+++ Material shown +++

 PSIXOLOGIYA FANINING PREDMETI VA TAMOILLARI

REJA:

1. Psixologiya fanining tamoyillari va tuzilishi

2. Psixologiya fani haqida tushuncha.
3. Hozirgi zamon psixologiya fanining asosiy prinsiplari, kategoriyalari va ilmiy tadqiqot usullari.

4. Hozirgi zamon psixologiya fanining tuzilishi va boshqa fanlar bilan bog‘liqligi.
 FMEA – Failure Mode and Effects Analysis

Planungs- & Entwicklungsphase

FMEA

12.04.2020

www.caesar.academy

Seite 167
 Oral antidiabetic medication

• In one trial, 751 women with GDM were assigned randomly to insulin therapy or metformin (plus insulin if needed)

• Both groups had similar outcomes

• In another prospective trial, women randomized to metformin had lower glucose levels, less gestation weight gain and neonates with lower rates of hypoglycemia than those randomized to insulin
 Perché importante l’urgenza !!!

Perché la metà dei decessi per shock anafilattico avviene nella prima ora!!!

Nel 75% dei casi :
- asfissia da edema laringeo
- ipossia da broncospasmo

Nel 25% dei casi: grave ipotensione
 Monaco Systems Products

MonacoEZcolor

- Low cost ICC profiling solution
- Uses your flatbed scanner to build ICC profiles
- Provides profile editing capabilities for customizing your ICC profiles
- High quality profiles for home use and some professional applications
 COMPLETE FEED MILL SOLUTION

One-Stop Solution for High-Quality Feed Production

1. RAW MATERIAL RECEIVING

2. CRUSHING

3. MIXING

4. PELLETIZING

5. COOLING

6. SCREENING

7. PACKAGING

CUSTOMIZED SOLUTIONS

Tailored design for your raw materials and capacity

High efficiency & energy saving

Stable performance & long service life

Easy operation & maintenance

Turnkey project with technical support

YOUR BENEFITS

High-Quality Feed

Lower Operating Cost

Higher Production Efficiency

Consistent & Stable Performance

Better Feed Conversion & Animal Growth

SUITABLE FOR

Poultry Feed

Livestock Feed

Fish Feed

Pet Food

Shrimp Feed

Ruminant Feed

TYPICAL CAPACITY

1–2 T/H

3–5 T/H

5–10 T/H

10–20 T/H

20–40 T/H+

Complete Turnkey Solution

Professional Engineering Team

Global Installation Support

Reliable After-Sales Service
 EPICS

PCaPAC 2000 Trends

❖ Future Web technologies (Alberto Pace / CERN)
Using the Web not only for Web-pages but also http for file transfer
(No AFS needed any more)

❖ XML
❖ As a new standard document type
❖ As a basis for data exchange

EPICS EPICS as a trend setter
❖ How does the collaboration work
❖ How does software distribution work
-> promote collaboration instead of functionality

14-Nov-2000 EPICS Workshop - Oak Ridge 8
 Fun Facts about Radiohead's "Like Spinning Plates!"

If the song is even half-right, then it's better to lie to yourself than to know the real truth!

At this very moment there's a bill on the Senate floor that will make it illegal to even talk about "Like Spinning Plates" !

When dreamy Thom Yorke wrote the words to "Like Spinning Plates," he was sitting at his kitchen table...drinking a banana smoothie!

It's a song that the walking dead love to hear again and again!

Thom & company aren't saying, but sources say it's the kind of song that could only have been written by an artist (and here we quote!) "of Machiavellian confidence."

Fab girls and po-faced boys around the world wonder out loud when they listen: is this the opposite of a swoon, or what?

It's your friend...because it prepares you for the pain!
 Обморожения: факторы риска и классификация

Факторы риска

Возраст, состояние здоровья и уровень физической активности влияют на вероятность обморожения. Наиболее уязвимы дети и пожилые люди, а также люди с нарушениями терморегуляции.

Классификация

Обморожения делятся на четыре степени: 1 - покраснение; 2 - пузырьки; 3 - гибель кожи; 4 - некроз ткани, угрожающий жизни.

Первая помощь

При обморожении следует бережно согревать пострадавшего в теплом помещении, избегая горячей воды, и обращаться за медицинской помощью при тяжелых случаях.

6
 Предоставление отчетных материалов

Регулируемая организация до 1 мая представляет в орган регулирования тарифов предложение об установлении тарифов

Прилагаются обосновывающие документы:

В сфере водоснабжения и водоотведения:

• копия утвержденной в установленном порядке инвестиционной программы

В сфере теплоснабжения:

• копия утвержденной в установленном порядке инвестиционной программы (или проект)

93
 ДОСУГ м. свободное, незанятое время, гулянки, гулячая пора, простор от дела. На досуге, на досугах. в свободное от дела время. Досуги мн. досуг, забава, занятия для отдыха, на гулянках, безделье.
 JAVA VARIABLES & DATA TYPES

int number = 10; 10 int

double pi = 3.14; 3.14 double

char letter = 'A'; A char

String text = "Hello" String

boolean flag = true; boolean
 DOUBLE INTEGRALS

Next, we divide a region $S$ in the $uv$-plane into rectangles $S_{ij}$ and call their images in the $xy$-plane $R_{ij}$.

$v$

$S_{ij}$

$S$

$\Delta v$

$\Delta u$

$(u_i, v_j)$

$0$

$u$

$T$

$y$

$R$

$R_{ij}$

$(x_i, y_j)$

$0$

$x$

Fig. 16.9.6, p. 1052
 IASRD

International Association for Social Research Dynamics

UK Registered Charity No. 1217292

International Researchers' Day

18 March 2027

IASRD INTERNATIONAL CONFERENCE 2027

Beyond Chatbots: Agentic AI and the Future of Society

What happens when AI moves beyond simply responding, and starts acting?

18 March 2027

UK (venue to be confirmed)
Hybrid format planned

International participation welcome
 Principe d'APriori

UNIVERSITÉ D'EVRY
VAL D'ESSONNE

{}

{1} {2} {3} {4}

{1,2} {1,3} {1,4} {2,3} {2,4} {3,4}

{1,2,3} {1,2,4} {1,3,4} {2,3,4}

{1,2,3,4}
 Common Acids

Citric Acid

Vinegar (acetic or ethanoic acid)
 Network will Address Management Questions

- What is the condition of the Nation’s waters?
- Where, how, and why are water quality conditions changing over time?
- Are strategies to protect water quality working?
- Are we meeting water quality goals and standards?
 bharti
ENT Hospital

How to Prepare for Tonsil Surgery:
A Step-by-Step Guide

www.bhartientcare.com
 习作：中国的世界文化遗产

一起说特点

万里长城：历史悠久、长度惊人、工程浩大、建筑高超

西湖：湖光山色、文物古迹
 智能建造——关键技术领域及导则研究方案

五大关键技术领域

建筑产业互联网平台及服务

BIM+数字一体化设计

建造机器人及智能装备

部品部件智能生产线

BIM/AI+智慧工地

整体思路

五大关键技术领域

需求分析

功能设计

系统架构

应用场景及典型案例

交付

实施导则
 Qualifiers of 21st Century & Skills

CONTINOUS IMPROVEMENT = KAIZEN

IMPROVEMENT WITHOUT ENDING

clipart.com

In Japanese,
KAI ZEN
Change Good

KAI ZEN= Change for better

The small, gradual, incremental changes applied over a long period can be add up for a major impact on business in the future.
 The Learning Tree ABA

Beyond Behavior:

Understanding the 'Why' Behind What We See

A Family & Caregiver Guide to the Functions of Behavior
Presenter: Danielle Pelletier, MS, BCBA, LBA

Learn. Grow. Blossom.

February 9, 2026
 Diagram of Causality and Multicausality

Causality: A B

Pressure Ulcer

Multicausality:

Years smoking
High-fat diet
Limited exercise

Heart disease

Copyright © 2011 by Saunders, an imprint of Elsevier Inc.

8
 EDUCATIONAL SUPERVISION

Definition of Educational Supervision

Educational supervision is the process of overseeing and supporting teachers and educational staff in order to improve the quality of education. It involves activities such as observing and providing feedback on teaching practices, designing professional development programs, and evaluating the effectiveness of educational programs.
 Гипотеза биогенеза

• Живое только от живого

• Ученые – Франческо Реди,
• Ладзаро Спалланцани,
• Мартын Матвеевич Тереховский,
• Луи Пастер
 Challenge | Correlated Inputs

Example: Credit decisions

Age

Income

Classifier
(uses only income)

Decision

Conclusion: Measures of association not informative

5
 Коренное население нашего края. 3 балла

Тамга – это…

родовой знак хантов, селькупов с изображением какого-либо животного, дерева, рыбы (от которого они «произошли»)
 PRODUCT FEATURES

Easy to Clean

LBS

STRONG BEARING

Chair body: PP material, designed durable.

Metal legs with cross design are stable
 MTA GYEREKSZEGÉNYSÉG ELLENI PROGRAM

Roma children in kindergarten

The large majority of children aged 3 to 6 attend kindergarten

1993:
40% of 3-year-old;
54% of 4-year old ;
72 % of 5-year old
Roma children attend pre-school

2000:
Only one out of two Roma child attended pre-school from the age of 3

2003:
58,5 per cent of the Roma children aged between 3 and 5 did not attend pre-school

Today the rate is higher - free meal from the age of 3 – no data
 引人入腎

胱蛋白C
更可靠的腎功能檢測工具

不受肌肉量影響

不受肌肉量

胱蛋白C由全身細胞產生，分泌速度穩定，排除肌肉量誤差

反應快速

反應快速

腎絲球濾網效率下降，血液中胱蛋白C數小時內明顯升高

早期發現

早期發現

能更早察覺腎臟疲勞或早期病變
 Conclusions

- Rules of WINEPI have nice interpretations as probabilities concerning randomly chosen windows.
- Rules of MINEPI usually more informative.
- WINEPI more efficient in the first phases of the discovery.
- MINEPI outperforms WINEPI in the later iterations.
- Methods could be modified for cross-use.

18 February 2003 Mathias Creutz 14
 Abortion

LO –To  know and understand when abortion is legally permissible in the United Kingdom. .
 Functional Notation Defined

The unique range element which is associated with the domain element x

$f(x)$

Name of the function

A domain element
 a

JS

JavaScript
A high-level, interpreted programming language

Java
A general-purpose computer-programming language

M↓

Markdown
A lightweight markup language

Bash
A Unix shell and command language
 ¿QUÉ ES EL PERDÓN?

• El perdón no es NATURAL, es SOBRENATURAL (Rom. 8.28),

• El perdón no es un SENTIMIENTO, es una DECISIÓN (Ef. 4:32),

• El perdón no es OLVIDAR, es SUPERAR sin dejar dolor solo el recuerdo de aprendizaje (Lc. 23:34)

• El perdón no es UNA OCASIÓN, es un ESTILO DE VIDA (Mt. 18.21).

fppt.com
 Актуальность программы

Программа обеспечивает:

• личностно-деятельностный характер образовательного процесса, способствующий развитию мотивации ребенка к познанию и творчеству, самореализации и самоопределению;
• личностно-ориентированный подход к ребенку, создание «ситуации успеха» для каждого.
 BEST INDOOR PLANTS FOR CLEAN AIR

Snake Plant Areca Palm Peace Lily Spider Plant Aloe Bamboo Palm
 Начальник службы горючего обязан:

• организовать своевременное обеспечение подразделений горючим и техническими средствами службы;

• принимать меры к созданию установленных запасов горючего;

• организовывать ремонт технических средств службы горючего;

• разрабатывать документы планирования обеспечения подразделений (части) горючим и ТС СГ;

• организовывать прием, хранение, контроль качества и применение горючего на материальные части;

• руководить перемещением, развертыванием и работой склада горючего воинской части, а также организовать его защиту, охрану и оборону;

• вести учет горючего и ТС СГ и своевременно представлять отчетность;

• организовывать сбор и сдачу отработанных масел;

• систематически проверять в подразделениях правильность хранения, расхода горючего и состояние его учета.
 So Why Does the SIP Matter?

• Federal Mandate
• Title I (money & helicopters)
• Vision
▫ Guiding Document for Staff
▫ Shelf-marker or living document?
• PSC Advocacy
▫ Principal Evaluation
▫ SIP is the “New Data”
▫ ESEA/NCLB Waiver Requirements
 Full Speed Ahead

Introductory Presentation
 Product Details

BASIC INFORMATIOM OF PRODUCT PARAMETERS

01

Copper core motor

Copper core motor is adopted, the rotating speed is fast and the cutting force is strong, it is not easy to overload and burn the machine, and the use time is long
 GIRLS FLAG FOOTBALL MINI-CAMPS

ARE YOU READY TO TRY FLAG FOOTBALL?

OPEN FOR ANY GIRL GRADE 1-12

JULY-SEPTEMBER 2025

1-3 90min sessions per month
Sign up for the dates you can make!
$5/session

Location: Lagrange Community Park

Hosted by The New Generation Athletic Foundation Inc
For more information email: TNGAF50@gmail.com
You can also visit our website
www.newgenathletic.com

+++

» **Work item**
Lines from the start of the records through the one containing "Pace / CERN)" are what should be retyped, exactly and in full, both ends included.

» **Response to this task**
 PSIXOLOGIYA FANINING PREDMETI VA TAMOILLARI

REJA:

1. Psixologiya fanining tamoyillari va tuzilishi

2. Psixologiya fani haqida tushuncha.
3. Hozirgi zamon psixologiya fanining asosiy prinsiplari, kategoriyalari va ilmiy tadqiqot usullari.

4. Hozirgi zamon psixologiya fanining tuzilishi va boshqa fanlar bilan bog‘liqligi.
 FMEA – Failure Mode and Effects Analysis

Planungs- & Entwicklungsphase

FMEA

12.04.2020

www.caesar.academy

Seite 167
 Oral antidiabetic medication

• In one trial, 751 women with GDM were assigned randomly to insulin therapy or metformin (plus insulin if needed)

• Both groups had similar outcomes

• In another prospective trial, women randomized to metformin had lower glucose levels, less gestation weight gain and neonates with lower rates of hypoglycemia than those randomized to insulin
 Perché importante l’urgenza !!!

Perché la metà dei decessi per shock anafilattico avviene nella prima ora!!!

Nel 75% dei casi :
- asfissia da edema laringeo
- ipossia da broncospasmo

Nel 25% dei casi: grave ipotensione
 Monaco Systems Products

MonacoEZcolor

- Low cost ICC profiling solution
- Uses your flatbed scanner to build ICC profiles
- Provides profile editing capabilities for customizing your ICC profiles
- High quality profiles for home use and some professional applications
 COMPLETE FEED MILL SOLUTION

One-Stop Solution for High-Quality Feed Production

1. RAW MATERIAL RECEIVING

2. CRUSHING

3. MIXING

4. PELLETIZING

5. COOLING

6. SCREENING

7. PACKAGING

CUSTOMIZED SOLUTIONS

Tailored design for your raw materials and capacity

High efficiency & energy saving

Stable performance & long service life

Easy operation & maintenance

Turnkey project with technical support

YOUR BENEFITS

High-Quality Feed

Lower Operating Cost

Higher Production Efficiency

Consistent & Stable Performance

Better Feed Conversion & Animal Growth

SUITABLE FOR

Poultry Feed

Livestock Feed

Fish Feed

Pet Food

Shrimp Feed

Ruminant Feed

TYPICAL CAPACITY

1–2 T/H

3–5 T/H

5–10 T/H

10–20 T/H

20–40 T/H+

Complete Turnkey Solution

Professional Engineering Team

Global Installation Support

Reliable After-Sales Service
 EPICS

PCaPAC 2000 Trends

❖ Future Web technologies (Alberto Pace / CERN)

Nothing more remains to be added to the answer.